-- WHAT YOU WILL DO --
Exclude the pictures, then copy word for word the lines running from the beginning of the records through the line with "Folder Properties 2".

-- MATERIAL TO PROCESS --

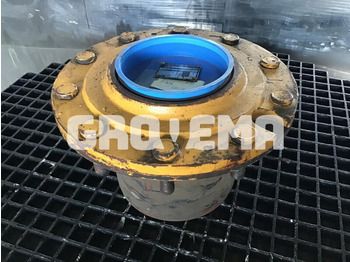 Suspension LIEBHERR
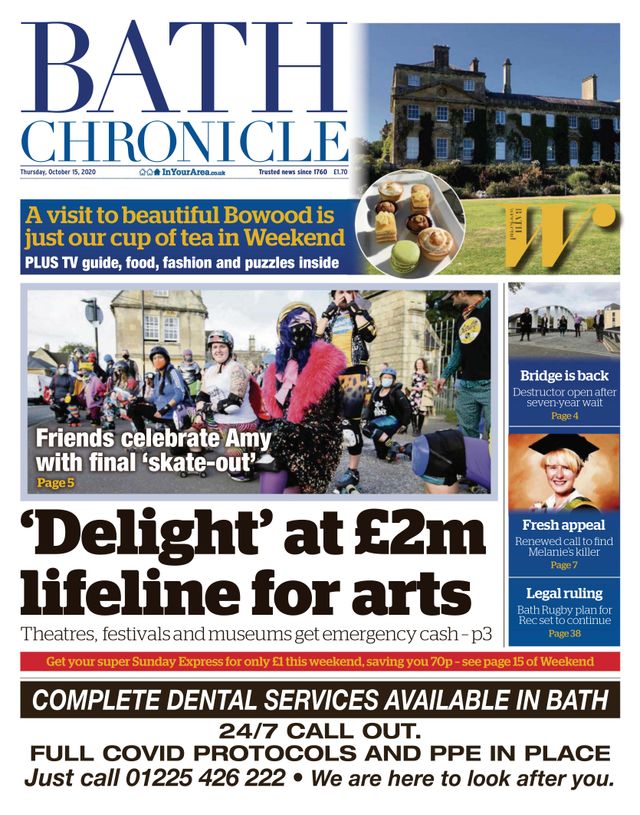 Bath Chronicle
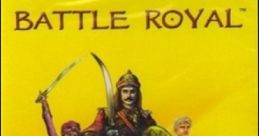 Battle Royal - Video Game Video game from Battle Royal for PSP. Published by Immersive (2013). Uploaded by peterdao. 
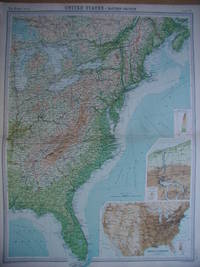 United States - Eastern Section. by Map - 1922 - from N. G. Lawrie Books. (SKU: 30390)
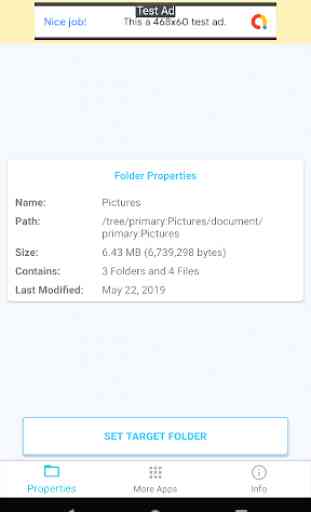Folder Properties 2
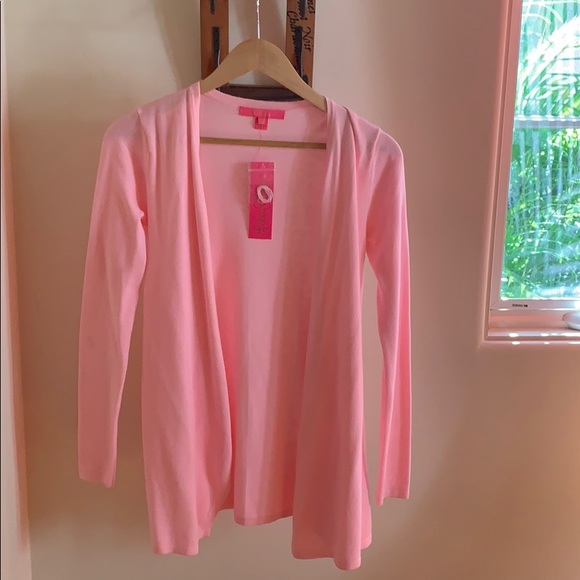 Lilly Pulitzer Sweaters - Lilly Pulitzer Dustin Cardigan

-- COMPLETED EXERCISE --
 Suspension LIEBHERR
 Bath Chronicle
 Battle Royal - Video Game Video game from Battle Royal for PSP. Published by Immersive (2013). Uploaded by peterdao. 
 United States - Eastern Section. by Map - 1922 - from N. G. Lawrie Books. (SKU: 30390)
Folder Properties 2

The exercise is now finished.